++++ Reading text ++++

[HN Gopher] Debugging operating systems with time-traveling virt...
       ___________________________________________________________________
        
       Debugging operating systems with time-traveling virtual machines
       [pdf]
        
       Author : Intralexical
       Score  : 41 points
       Date   : 2024-08-18 18:28 UTC (4 hours ago)
        
 (HTM) web link (www.usenix.org)
 (TXT) w3m dump (www.usenix.org)
        
       | Intralexical wrote:
       | Abstract:                  Operating systems are difficult to
       | debug with traditional cyclic debugging. They are non-
       | deterministic; they run for long periods of time; they interact
       | directly with hard-ware devices; and their state is easily
       | perturbed by the act of debugging. This paper describes a time-
       | traveling virtual machine that overcomes many of the difficulties
       | associated with debugging operating systems. Time travel enables
       | a programmer to navigate backward and forward arbitrarily through
       | the execution history of a particular run and to replay arbitrary
       | segments of the past execution. We integrate time travel into a
       | general-purpose debugger to enable a programmer to debug an OS in
       | reverse, implementing commands such as reverse breakpoint,
       | reverse watchpoint, and reverse single step. The space and time
       | overheads needed to support time travel are reasonable for
       | debugging, and movements in time are fast enough to support
       | interactive debugging. We demonstrate the value of our time-
       | traveling virtual machine by using it to understand and fix
       | several OS bugs that are difficult to find with standard
       | debugging tools. Reverse debugging is especially helpful in
       | finding bugs that are fragile due to non-determinism, bugs in
       | device drivers, bugs that require long runs to trigger, bugs that
       | corrupt the stack, and bugs that are detected after the relevant
       | stack frame is popped.

++++

Prompt 1: Which reverse commands does the time-travel debugging post say were added to the debugger?
Prompt 2: Return, word for word, the part of the time-travel debugging post starting at "Debugging operating systems with time-traveling virtual" and ending at "(4 hours ago)".
The material comes from a different source than the time-travel debugging post.

++++ Record excerpts ++++

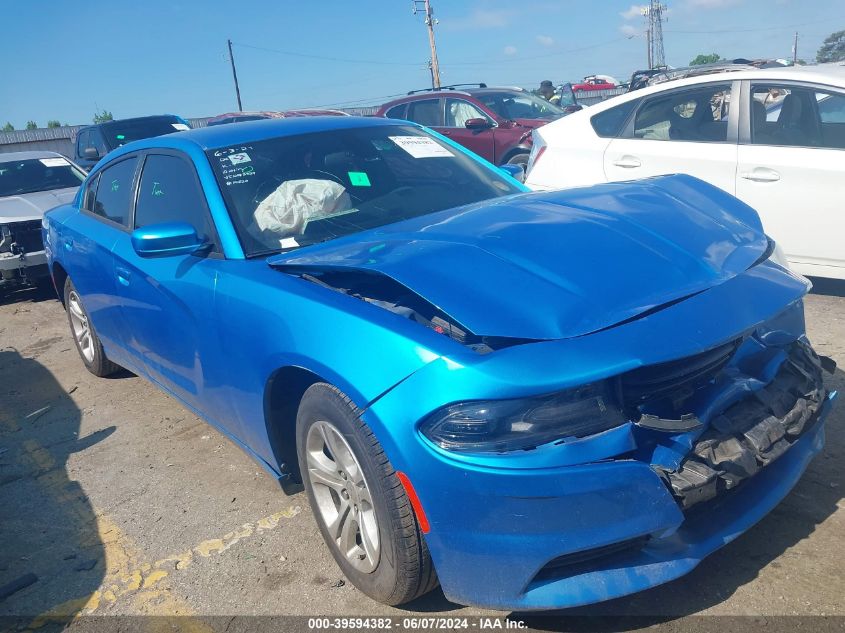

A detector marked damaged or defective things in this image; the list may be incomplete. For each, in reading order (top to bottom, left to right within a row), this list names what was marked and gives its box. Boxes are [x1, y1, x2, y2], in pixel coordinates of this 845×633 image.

++++
++++ Record excerpts ++++

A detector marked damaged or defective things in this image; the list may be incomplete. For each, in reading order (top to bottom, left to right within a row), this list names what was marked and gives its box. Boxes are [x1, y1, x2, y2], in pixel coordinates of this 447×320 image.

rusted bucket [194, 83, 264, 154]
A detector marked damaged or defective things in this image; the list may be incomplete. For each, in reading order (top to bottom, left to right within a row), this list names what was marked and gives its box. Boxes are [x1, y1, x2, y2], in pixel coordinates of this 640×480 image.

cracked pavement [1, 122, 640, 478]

++++

Written answer 1: Reverse breakpoint, reverse watchpoint, and reverse single step.

Written answer 2:
Debugging operating systems with time-traveling virtual machines
       [pdf]
        
       Author : Intralexical
       Score  : 41 points
       Date   : 2024-08-18 18:28 UTC (4 hours ago)